Appellant Charles Swinton was employed by appellee J. Frank Kelly, Inc.,3 for eighteen years. On May 12, 1969, while on the job and in the process of positioning a three-hundred pound beam on a truck, he lost his footing, fell off the truck, and was knocked unconscious. On the next day, he went to the office of Dr. Louis E. Lowman, who found abrasions at several bodily points and, importantly, a muscle spasm in the lumbosacral spine. Swinton remained under Dr. Lowman’s care until May 26, when the doctor was shot and robbed, and forced to absent himself from practice for several months. When this occurred, Swinton was referred by his employer to the Farragut Clinic, where he was treated until he returned to his job on June 23.

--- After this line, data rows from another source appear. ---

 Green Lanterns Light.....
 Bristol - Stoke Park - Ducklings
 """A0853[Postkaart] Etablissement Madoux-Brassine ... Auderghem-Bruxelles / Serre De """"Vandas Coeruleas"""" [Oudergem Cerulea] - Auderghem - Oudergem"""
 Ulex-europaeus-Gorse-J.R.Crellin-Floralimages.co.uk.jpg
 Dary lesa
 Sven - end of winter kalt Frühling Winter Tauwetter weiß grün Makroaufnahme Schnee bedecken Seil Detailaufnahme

Swinton continued to work until the following February. At that time, complaining of back pain, he returned to Dr. Low-man, who thereupon referred him to an orthopedist, Dr. Julius Neviaser. After an examination, Dr. Neviaser ordered x-rays of the back and prescribed diathermy treatment to be administered by Dr. Lowman. When, after a three-week period, this treatment did not alleviate Swinton’s distress, Dr. Neviaser placed him in Prince George’s Hospital for another three weeks. There he was kept in traction for about ten days, and on complete bed rest for the remainder of the period.

Swinton’s last examination took place in September, 1970, at the office of Dr. Neviaser. Swinton was informed that surgery was necessary, but it was never performed because Swinton could not bear the expense. Thereafter, Swinton continued to complain of back pain and discomfort in his legs. Except for one day during the summer of 1970 when he tried to work but lasted only four hours, he has not engaged in gainful employment since March 6 of that year.

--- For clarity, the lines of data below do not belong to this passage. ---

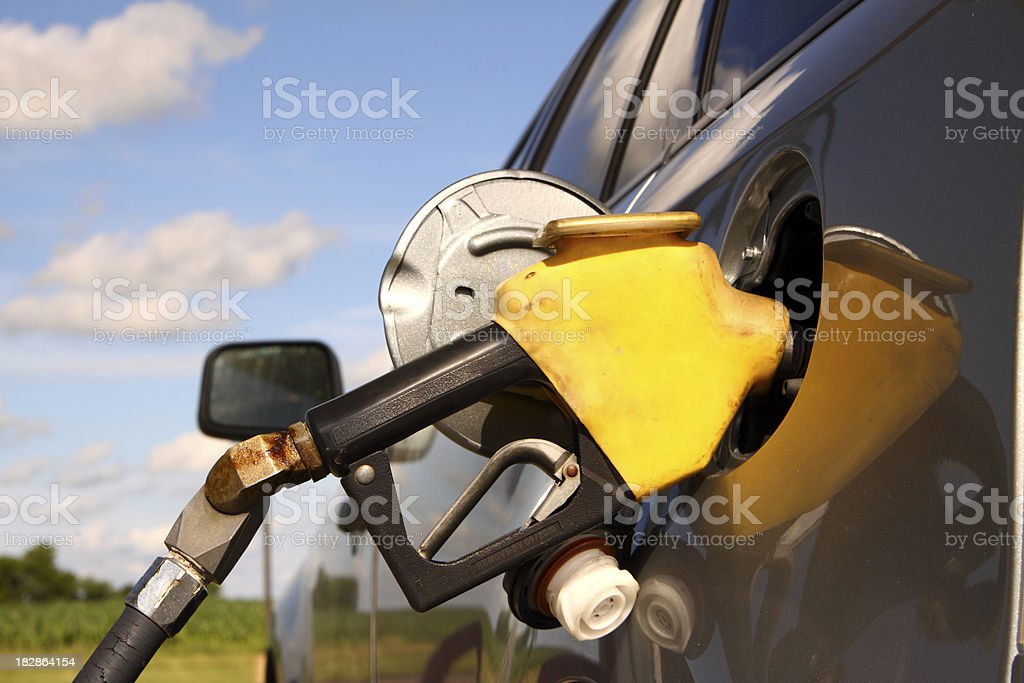 Fuel and Environment royalty-free stock photo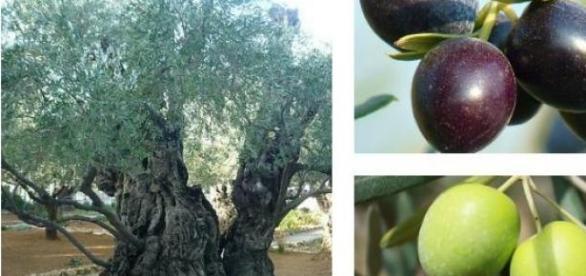 Drzewo oliwne i jego owoce - oliwki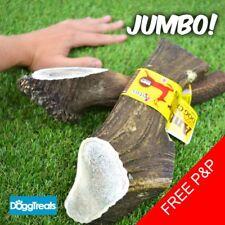 JUMBO ANTLER DOG CHEWS Antos Stag - Large XL - 100% Natural Chew - Calcium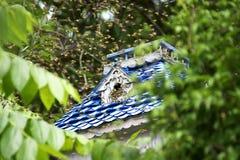 swarming пчелы Стоковая Фотография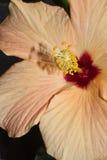 Hibiscus - Blume und Pistils Lizenzfreie Stockfotografie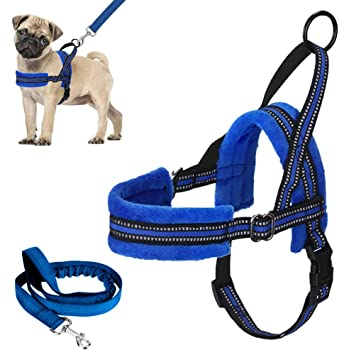 Lukovee Walking Dog Harness and Leash, Heavy Duty Adjustable Puppy Harness Soft Padded Reflective Vest Harness Anti-Twist 4FT Pet Lead Quick Fit Lightweight for Small Dog Cat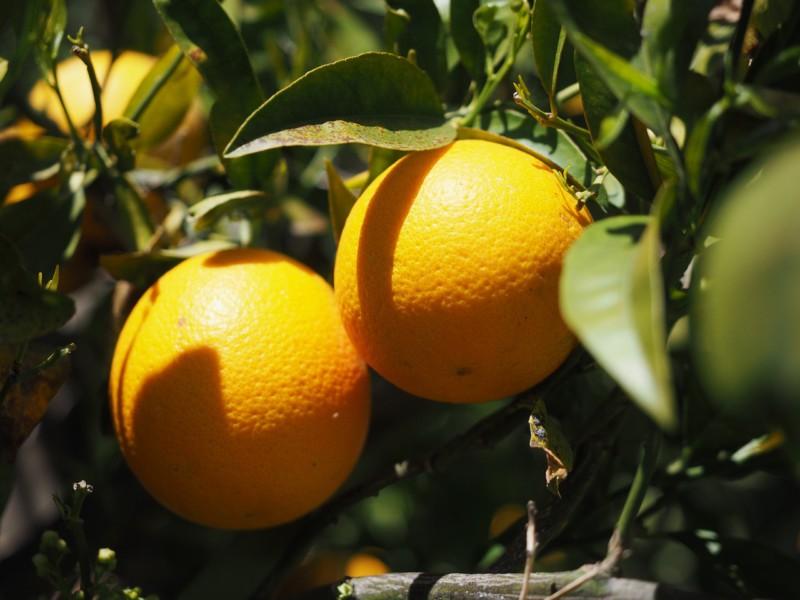Самый простой способ почистить апельсин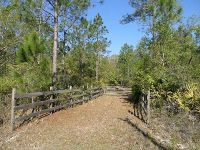 Home for sale: 320 Old Bubbly Rd., Pierson, FL 32180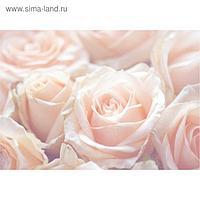 """Фотообои B-014 Bellissimo """"Нежные розы"""", 4 листа 1400х2000 мм"""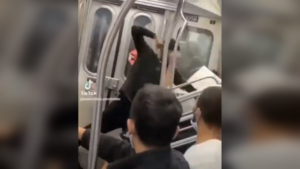 VIDEOS of new attacks on Asians in New York City shock audiences as bystanders seen idly watching brutal assaults — RT USA News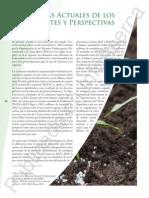 Tendencias Actuales de Los Fertilizantes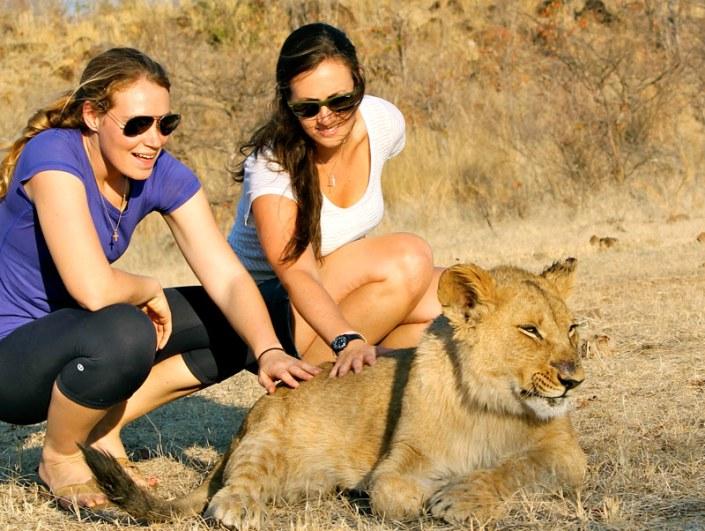 Zamibia Luxury Safari - Walk with Lions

On March 30, 1970, Swinton filed a claim under the Longshoremen’s and Harbor Workers’ Compensation Act for total disability, attributing his back condition to his [219]*219fall from the truck.4 At the hearing, before a Deputy Commissioner, there was no dispute as to the occurrence of the accident or the fact that any injuries associated with it arose out of and in the course of Swinton’s employment.5 Temporary total disability from May 14, 1969, to June 22, 1969, was not contested; compensation therefor had already been paid.6 The focal issue was the extent of Swinton’s injuries; specifically, whether his back problem was causally related to the mishap on the truck.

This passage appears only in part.